Rivayette vardır ki, ehl-i cennet üst üste makamlarına göre konumlandıkları halde, birbirlerine mani olmadan Rablerinin fazlını, cemalini, nimetlerini yaşayacak ve Güzeller Güzeline de kendilerine göre yakın olacaklardır. Elbette istifade ve kurbiyetinde iman ve amelleri temel esas olacak. Görmeleri, işitmeleri, haz almaları ve cemaline müşerref olmaları imanlarının kuvvetiyle paralel olacaktır.

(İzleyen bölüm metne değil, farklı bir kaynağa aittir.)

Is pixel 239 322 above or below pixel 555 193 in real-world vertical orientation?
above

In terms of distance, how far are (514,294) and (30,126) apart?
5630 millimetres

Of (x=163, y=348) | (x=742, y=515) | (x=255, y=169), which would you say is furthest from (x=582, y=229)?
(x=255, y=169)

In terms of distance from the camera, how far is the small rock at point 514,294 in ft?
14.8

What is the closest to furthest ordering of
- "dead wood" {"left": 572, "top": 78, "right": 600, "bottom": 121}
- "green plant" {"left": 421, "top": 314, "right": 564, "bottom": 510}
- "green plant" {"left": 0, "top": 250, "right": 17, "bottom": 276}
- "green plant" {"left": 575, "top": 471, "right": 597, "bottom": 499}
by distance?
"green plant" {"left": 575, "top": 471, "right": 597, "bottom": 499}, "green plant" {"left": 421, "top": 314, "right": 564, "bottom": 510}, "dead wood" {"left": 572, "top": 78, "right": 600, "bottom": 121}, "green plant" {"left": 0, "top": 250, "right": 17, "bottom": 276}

Benzetme bize ait… Teşbihte de hata olmaz derler. Hedefi Allah rızası olan dinî cemaatlerin meşveretlerindeki piramidi buna benzetebiliriz. Herkes; ihlâs, fedakârlık, sebat, çalışkanlık, ilim, tesanüd ve sahibiyeti nisbetinde şer’î meşveretlerin içinde kendisini bulacaktır. Yani Allah rızası dairesinde o mukaddes yapıya, istidat ve kabiliyeti cihetinde katkıda bulunmak isteyenlere bütün kapılar açık olacak, konumlanacaklar, taksimul amal (iş bölümü) düsturuyla karmaşa ve kaosa müsaade etmeden hizmetlerine devam edeceklerdir. Buradaki belirleyici kriterler kişinin Allah ile yaptığı anlaşma esas olmakla birlikte, dinî cemaatlerin Kur’ân ve sünnet çerçevesinde bünyesine göre geliştirdikleri ve esas aldıkları prensiplerdir. Şer’î meşveretlerin yapılarını sağlamlaştırma ve sıkıntılardan azade çalışmaları için Bediüzzaman Hazretleri’nin Kur’ân’dan derlediği 20. Ve 21. Lem’alar önemlidir. Bilhassa 21. Lem’a… Bu bahsin girişine laakal (en az) 15 günde bir defa okunmalıdır, ibaresinin yazılması, buradaki düsturların cemaatlerin şer’î meşveretlerinin olmazsa olmaz düsturları olduğu izlenimini bize veriyor.

NURANÎ YAPILANMA…

Demokrasilerin haklı olarak (kendierince) dinî cemaatlere zorladıkları piramit yapılanmada, menfaatin işin bir esası olduğunu biliyoruz. Burada ise peygamberî meslek olan Allah’ı razı etme prensibi, bizi en başta dünyevî piramitten koparır. Hiçbir dehanın henüz keşfedemediği, her ferdin; bütün şûrâ üyelerinin gözleriyle bakmaları, kulaklarıyla işitmeleri, elleriyle işlemeleri ve kafalarıyla düşünme sırrını Bediüzzaman Müslümanlar için Kur’ân’dan çıkarıyor. Ahirzamanda globalleşerek bir köye dönüşen dünyada, Kur’ân düşmanlarının ellerindeki üstün teknoloji ile bize karşı ittifak ettikleri bir zamanda, 16 kişiden 4444’ü çıkartma sırrını eline geçirenler, dünyanın bütün dinsizlerine meydan okuyabilir ve onları hiçbir deha ve ittifak mağlûp edemeyecektir. Bu derin, ince, yüksek; takva, ihlâs, tedanüd ve ilimle ulaşılacak sırrın sırrına bizi ulaştırmak isteyen Bediüzzaman Hazretlerinin karşısında tam 65 sene Kur’ân’la çarpışmış global dinsizlik cereyanlarını tanımayanlar, nuranî yapılanmayı zor anlarlar. Bu yapının elemanlarının şahs-ı manevisinin kutb-u azam ve bireylerinin de; otuz yaşlarında iken altmış-yetmişlerdeki ehl-i velâyetin makamlarını geçebilecek kahramanlar olduğunu atlayanlar, şer’î meşveretin yapısını idrak edemezler. Bu yapının belli bir cemaate has olduğu iddia edilmemeli… Hedefi Allah rızası olmuş ve bu zamanda dinsizliğe ahlâksızlığa karşı mücadele edenlerin hepsi, nuranî yapılanmanın kapsam alanına girerler, kanaatindeyiz.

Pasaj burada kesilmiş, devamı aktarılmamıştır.